PROMPT> Copy each of the rows below word for word, leaving out the pictures.

Short descriptive text snippets>

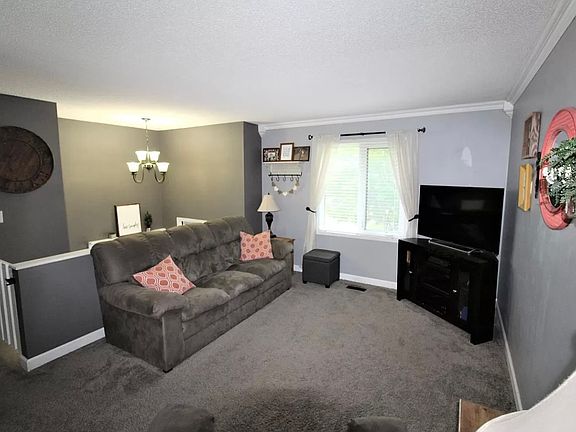 5th image of 5100 S 66th St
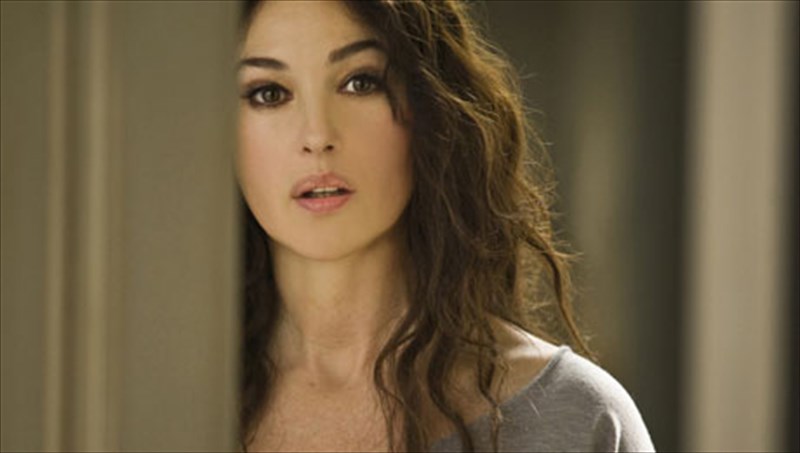 auto-to-kserate-gia-ti-monica-bellucci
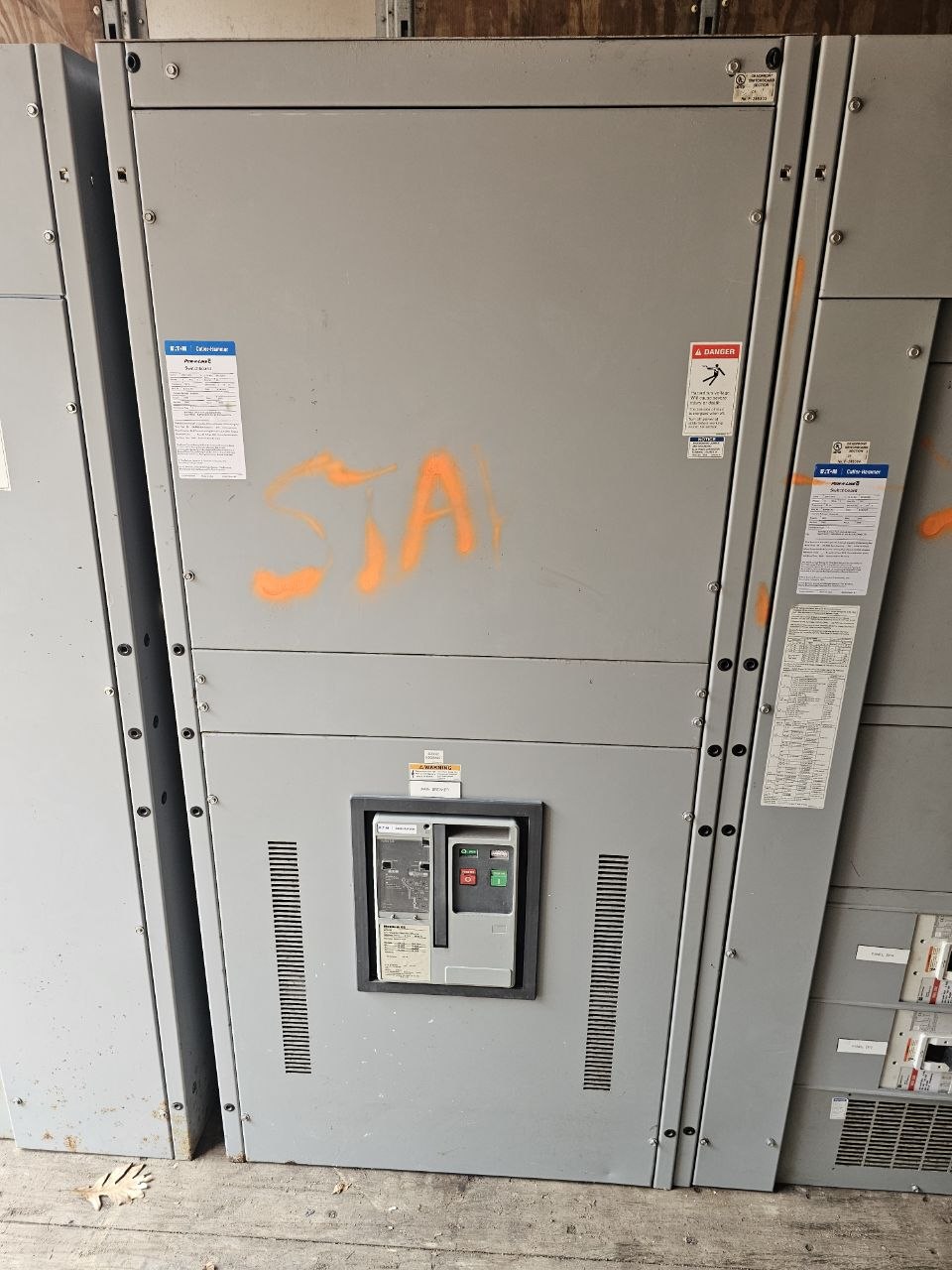 EATON/Cutler-Hammer Switchboard 3000 Amp Main Breaker 208Y/120 3 Phase 4 Wire 60 Hz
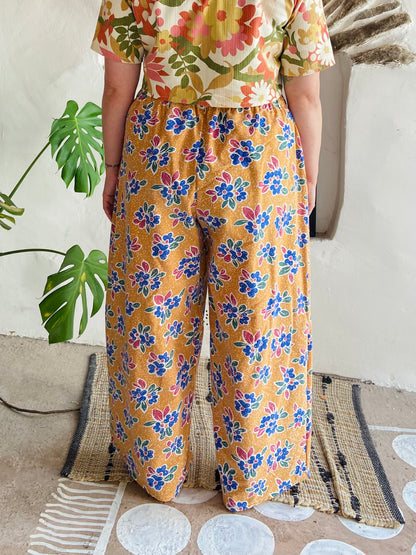 DESERT FOX Orange Floral Print Wide Leg Trousers - M/L
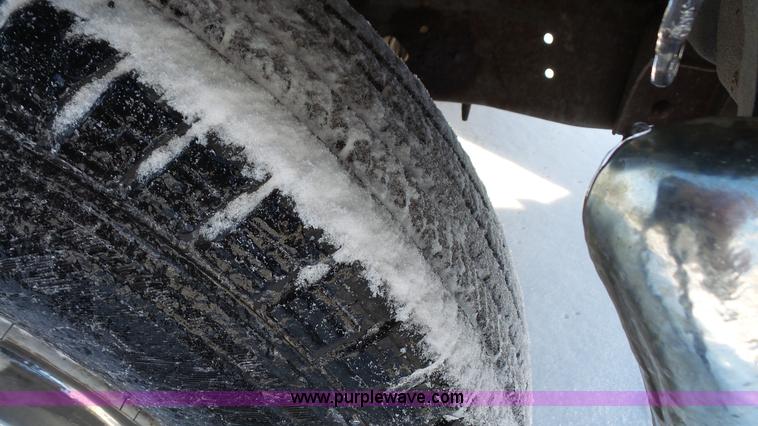 image for item J4637 1996 Ford F250 XL pickup truck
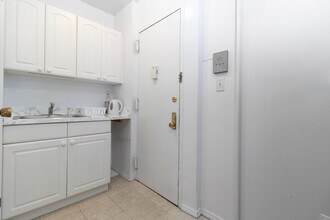 1794 1st Ave, Unit SI ID1058698P in New York, NY - Foto de edificio - Building Photo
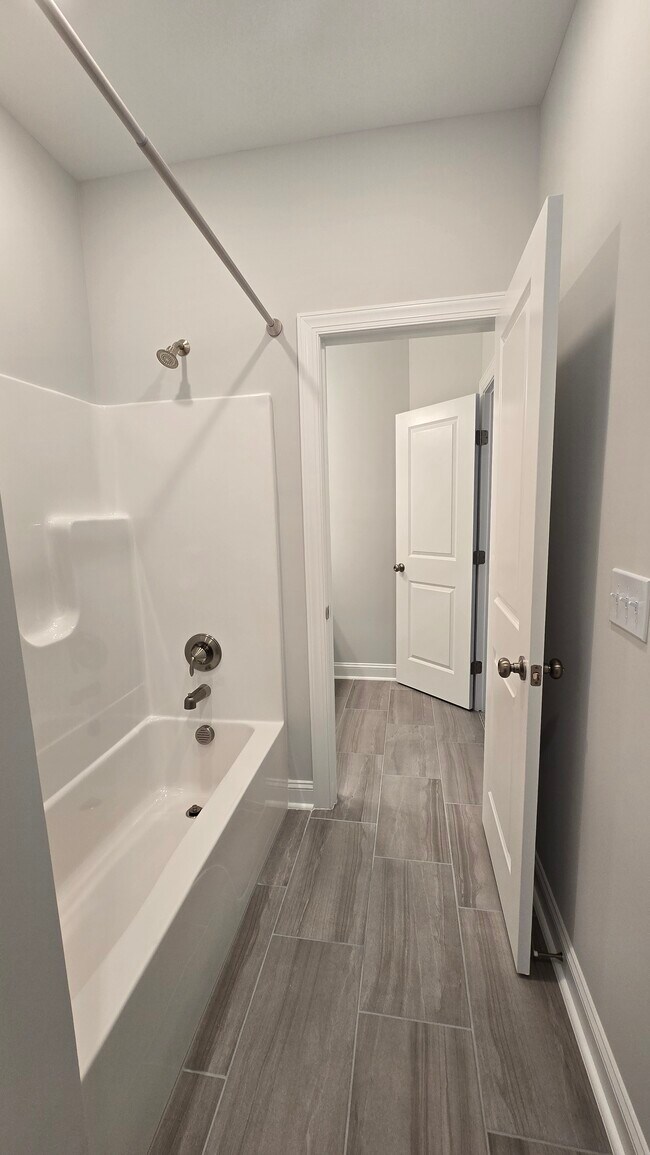 Building Photo - 1144 Topaz Cave Cir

RESULT>
 5th image of 5100 S 66th St
 auto-to-kserate-gia-ti-monica-bellucci
 EATON/Cutler-Hammer Switchboard 3000 Amp Main Breaker 208Y/120 3 Phase 4 Wire 60 Hz
 DESERT FOX Orange Floral Print Wide Leg Trousers - M/L
 image for item J4637 1996 Ford F250 XL pickup truck
 1794 1st Ave, Unit SI ID1058698P in New York, NY - Foto de edificio - Building Photo
 Building Photo - 1144 Topaz Cave Cir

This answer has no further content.